Rows from a spatial reasoning dataset
▼

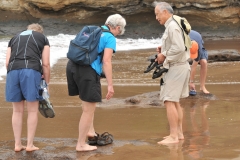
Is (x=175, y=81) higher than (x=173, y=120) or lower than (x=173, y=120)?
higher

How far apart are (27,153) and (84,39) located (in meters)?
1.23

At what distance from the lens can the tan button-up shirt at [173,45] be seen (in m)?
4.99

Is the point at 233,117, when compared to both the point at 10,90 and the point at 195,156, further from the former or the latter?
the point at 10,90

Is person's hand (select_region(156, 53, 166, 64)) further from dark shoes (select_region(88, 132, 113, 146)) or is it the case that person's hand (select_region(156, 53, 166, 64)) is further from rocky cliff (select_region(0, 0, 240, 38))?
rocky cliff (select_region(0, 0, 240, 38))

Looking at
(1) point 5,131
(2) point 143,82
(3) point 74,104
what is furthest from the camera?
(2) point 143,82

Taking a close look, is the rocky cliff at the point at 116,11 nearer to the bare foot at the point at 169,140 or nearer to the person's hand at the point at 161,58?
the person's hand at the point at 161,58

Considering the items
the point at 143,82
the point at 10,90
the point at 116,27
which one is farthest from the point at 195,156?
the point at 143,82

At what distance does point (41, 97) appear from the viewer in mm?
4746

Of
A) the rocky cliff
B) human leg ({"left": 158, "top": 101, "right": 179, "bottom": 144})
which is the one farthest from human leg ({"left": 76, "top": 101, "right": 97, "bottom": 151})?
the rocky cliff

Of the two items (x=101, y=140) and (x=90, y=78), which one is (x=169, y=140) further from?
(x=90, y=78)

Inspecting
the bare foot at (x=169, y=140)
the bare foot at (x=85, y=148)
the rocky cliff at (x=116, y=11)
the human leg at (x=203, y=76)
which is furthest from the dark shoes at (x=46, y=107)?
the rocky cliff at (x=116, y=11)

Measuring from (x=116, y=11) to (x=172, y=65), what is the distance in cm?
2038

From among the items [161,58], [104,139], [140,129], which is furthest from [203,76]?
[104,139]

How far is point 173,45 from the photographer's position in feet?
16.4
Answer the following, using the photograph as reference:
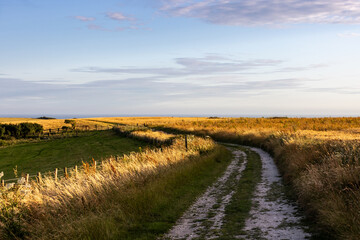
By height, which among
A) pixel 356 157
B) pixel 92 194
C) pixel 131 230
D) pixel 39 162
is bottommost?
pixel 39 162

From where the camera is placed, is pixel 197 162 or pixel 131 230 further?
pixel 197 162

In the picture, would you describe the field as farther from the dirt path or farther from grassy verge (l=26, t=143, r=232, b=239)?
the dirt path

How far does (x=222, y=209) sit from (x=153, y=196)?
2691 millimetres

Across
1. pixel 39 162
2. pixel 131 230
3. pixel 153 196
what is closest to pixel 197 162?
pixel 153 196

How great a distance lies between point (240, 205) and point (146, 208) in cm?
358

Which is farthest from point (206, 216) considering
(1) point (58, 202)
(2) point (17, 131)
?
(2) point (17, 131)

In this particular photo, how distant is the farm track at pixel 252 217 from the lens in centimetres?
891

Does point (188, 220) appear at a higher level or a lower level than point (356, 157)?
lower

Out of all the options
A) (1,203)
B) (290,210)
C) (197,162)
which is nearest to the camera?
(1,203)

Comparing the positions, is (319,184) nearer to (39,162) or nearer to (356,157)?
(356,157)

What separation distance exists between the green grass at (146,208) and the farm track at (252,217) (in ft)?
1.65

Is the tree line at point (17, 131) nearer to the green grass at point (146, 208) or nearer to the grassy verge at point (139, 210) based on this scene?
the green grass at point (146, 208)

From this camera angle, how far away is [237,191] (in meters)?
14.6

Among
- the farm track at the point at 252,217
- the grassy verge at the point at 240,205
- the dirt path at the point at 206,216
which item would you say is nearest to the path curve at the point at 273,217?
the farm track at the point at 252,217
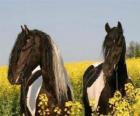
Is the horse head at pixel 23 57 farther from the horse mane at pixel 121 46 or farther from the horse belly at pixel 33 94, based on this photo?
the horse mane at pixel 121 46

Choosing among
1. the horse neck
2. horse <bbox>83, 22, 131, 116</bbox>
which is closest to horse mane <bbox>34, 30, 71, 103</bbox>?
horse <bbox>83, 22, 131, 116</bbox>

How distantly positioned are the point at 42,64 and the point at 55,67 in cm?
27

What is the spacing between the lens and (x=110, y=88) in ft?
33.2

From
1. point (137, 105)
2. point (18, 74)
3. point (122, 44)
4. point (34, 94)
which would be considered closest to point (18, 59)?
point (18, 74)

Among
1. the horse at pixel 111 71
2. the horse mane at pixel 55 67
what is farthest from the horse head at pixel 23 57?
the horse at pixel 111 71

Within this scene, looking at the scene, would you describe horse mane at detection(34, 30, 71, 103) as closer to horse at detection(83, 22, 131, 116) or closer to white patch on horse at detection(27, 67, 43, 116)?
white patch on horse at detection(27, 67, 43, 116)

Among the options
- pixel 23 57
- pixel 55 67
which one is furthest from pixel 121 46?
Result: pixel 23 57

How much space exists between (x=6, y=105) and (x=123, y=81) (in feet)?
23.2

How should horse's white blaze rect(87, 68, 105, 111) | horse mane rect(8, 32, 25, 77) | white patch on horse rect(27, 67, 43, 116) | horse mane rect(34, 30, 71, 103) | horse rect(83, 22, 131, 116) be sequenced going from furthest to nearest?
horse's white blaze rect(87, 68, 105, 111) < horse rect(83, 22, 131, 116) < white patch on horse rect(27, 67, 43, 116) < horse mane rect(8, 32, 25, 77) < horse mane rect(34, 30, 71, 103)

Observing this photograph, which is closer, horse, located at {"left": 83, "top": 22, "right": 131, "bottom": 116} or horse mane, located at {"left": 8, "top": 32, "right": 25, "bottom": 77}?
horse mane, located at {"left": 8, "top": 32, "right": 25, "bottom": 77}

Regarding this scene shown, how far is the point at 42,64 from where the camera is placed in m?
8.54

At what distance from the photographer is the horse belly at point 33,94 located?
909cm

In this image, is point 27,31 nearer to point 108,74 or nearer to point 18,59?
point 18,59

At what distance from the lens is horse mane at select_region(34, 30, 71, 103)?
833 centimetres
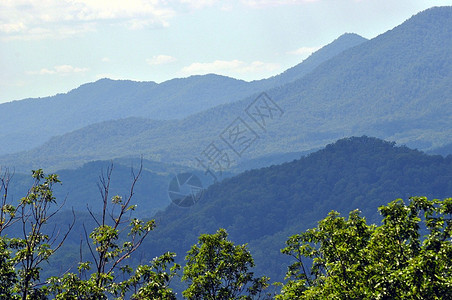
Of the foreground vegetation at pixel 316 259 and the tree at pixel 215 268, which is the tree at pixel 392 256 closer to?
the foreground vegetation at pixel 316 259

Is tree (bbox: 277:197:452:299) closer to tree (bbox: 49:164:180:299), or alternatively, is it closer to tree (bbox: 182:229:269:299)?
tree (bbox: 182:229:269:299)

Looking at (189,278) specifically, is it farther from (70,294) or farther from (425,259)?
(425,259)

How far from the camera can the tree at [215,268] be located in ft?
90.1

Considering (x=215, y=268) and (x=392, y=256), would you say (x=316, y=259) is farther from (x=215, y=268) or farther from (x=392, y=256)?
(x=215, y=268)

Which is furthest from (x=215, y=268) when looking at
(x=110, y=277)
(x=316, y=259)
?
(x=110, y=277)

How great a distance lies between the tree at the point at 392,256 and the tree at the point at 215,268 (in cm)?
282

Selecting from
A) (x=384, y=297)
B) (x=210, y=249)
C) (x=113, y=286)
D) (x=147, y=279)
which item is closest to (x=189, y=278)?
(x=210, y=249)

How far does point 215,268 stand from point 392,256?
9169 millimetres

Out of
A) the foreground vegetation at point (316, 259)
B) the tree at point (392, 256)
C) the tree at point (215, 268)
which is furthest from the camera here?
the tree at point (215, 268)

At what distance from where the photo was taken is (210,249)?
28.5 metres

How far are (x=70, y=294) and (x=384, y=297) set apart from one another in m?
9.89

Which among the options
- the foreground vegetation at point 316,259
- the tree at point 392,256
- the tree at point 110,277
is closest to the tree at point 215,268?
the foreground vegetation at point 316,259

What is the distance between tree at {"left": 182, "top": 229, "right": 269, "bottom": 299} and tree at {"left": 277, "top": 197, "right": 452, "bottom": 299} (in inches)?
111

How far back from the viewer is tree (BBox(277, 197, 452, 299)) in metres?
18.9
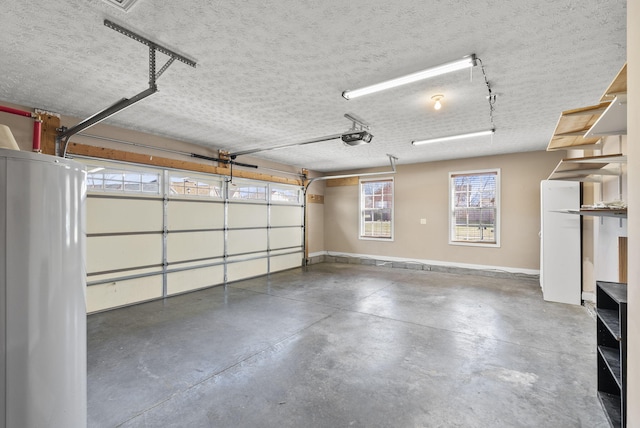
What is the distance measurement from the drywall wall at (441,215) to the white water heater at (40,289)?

▲

### DIRECTIVE
Could you rewrite the whole listing above, replacing "photographer's position" with "camera position" and leaving everything else unchanged? Omit the pictures from your answer.

### ANSWER
Is (x=175, y=81) higher than (x=173, y=120) or lower than (x=173, y=120)?
higher

How far apart are (27,153) and (84,39) located (in meters)?
1.23

At what distance from the lens can the tan button-up shirt at [173,45] be seen (in m)?
4.99

Is the point at 233,117, when compared to both the point at 10,90 and the point at 195,156, further from the former or the latter?
the point at 10,90

Is person's hand (select_region(156, 53, 166, 64)) further from dark shoes (select_region(88, 132, 113, 146)) or is it the case that person's hand (select_region(156, 53, 166, 64)) is further from rocky cliff (select_region(0, 0, 240, 38))?
rocky cliff (select_region(0, 0, 240, 38))

Looking at
(1) point 5,131
(2) point 143,82
(3) point 74,104
what is furthest from the camera?
(2) point 143,82

Taking a close look, is the rocky cliff at the point at 116,11 nearer to the bare foot at the point at 169,140 or nearer to the person's hand at the point at 161,58?
the person's hand at the point at 161,58

Considering the items
the point at 143,82
the point at 10,90
the point at 116,27
which one is farthest from the point at 195,156?
the point at 143,82

At what distance does point (41, 97) appear from the viewer in mm?
4746

Of
A) the rocky cliff
B) human leg ({"left": 158, "top": 101, "right": 179, "bottom": 144})
which is the one farthest from human leg ({"left": 76, "top": 101, "right": 97, "bottom": 151})?
the rocky cliff

Of the two items (x=101, y=140) and (x=90, y=78), which one is (x=169, y=140) further from?
(x=90, y=78)

Inspecting
the bare foot at (x=169, y=140)
the bare foot at (x=85, y=148)
the rocky cliff at (x=116, y=11)
the human leg at (x=203, y=76)
which is furthest from the dark shoes at (x=46, y=107)?
the rocky cliff at (x=116, y=11)

Measuring from (x=116, y=11) to (x=172, y=65), what is the distance in cm?
2038

From among the items [161,58], [104,139], [140,129], which is furthest from [203,76]?
[104,139]

How far is point 173,45 from the camera position in feet?
16.4
Answer the following, using the photograph as reference:
By height, which among
A) pixel 356 157
B) pixel 92 194
C) pixel 131 230
D) pixel 39 162
is bottommost?
pixel 39 162

From where the camera is placed, is pixel 197 162 or pixel 131 230 further?
pixel 197 162

In the picture, would you describe the field as farther from the dirt path or farther from grassy verge (l=26, t=143, r=232, b=239)?
the dirt path

How far does (x=222, y=209) sit from (x=153, y=196)?
2691 millimetres

Across
1. pixel 39 162
2. pixel 131 230
3. pixel 153 196
what is closest to pixel 197 162?
pixel 153 196

How great a distance lies between point (240, 205) and point (146, 208) in cm?
358

Which is farthest from point (206, 216) considering
(1) point (58, 202)
(2) point (17, 131)
?
(2) point (17, 131)

In this particular photo, how distant is the farm track at pixel 252 217 from the lens in centimetres?
891

Does point (188, 220) appear at a higher level or a lower level than point (356, 157)?
lower

Out of all the options
A) (1,203)
B) (290,210)
C) (197,162)
which is nearest to the camera?
(1,203)

Comparing the positions, is (319,184) nearer to (39,162) or nearer to (356,157)?
(356,157)

What separation distance exists between the green grass at (146,208) and the farm track at (252,217) (in ft)?
1.65

Is the tree line at point (17, 131) nearer to the green grass at point (146, 208) or nearer to the grassy verge at point (139, 210) based on this scene?
the green grass at point (146, 208)

From this camera angle, how far away is [237,191] (in meters)?
14.6

Among
- the farm track at the point at 252,217
- the grassy verge at the point at 240,205
- the dirt path at the point at 206,216
which item would you say is nearest to the path curve at the point at 273,217?
the farm track at the point at 252,217
Is the horse head at pixel 23 57 farther from the horse mane at pixel 121 46 or farther from the horse belly at pixel 33 94, based on this photo?
the horse mane at pixel 121 46

Choosing among
1. the horse neck
2. horse <bbox>83, 22, 131, 116</bbox>
which is closest to horse mane <bbox>34, 30, 71, 103</bbox>?
horse <bbox>83, 22, 131, 116</bbox>

How distantly positioned are the point at 42,64 and the point at 55,67 in cm?
27

What is the spacing between the lens and (x=110, y=88) in ft?
33.2

From
1. point (137, 105)
2. point (18, 74)
3. point (122, 44)
4. point (34, 94)
which would be considered closest to point (18, 59)?
point (18, 74)

Among
1. the horse at pixel 111 71
2. the horse mane at pixel 55 67
what is farthest from the horse head at pixel 23 57?
the horse at pixel 111 71

Within this scene, looking at the scene, would you describe horse mane at detection(34, 30, 71, 103) as closer to horse at detection(83, 22, 131, 116) or closer to white patch on horse at detection(27, 67, 43, 116)?
white patch on horse at detection(27, 67, 43, 116)

Among the options
- pixel 23 57
- pixel 55 67
which one is furthest from pixel 121 46?
Result: pixel 23 57

How much space exists between (x=6, y=105) and (x=123, y=81) (in feet)?
23.2

How should horse's white blaze rect(87, 68, 105, 111) | horse mane rect(8, 32, 25, 77) | white patch on horse rect(27, 67, 43, 116) | horse mane rect(34, 30, 71, 103) | horse rect(83, 22, 131, 116) be sequenced going from furthest to nearest?
horse's white blaze rect(87, 68, 105, 111) < horse rect(83, 22, 131, 116) < white patch on horse rect(27, 67, 43, 116) < horse mane rect(8, 32, 25, 77) < horse mane rect(34, 30, 71, 103)

Observing this photograph, which is closer, horse, located at {"left": 83, "top": 22, "right": 131, "bottom": 116} or horse mane, located at {"left": 8, "top": 32, "right": 25, "bottom": 77}?
horse mane, located at {"left": 8, "top": 32, "right": 25, "bottom": 77}

Regarding this scene shown, how far is the point at 42,64 from where the camera is placed in m?
8.54

At what distance from the photographer is the horse belly at point 33,94 located?
909cm

In this image, is point 27,31 nearer to point 108,74 or nearer to point 18,59?
point 18,59

At what distance from the lens is horse mane at select_region(34, 30, 71, 103)?
833 centimetres
Of the foreground vegetation at pixel 316 259 and the tree at pixel 215 268, which is the tree at pixel 392 256 closer to?
the foreground vegetation at pixel 316 259

Is tree (bbox: 277:197:452:299) closer to tree (bbox: 49:164:180:299), or alternatively, is it closer to tree (bbox: 182:229:269:299)?
tree (bbox: 182:229:269:299)

Looking at (189,278) specifically, is it farther from (70,294) or farther from (425,259)?
(425,259)

How far from the camera can the tree at [215,268] be located in ft?
90.1

Considering (x=215, y=268) and (x=392, y=256), would you say (x=316, y=259) is farther from (x=215, y=268) or farther from (x=392, y=256)?
(x=215, y=268)

Which is furthest from (x=215, y=268) when looking at
(x=110, y=277)
(x=316, y=259)
?
(x=110, y=277)

How great a distance lies between the tree at the point at 392,256 and the tree at the point at 215,268 (in cm)?
282

Selecting from
A) (x=384, y=297)
B) (x=210, y=249)
C) (x=113, y=286)
D) (x=147, y=279)
which item is closest to (x=189, y=278)?
(x=210, y=249)

How far does point 215,268 stand from point 392,256?
9169 millimetres

Out of
A) the foreground vegetation at point (316, 259)
B) the tree at point (392, 256)
C) the tree at point (215, 268)
which is furthest from the camera here?
the tree at point (215, 268)

At what distance from where the photo was taken is (210,249)?
28.5 metres

How far are (x=70, y=294) and (x=384, y=297) set apart from one another in m?
9.89

Which among the options
- the foreground vegetation at point 316,259
- the tree at point 392,256
- the tree at point 110,277
is closest to the tree at point 215,268?
the foreground vegetation at point 316,259

What is the distance between tree at {"left": 182, "top": 229, "right": 269, "bottom": 299} and tree at {"left": 277, "top": 197, "right": 452, "bottom": 299} (in inches)?
111

How far back from the viewer is tree (BBox(277, 197, 452, 299)) in metres?
18.9
What is the distance measurement from the drywall wall at (441,215) to the white water heater at (40,289)?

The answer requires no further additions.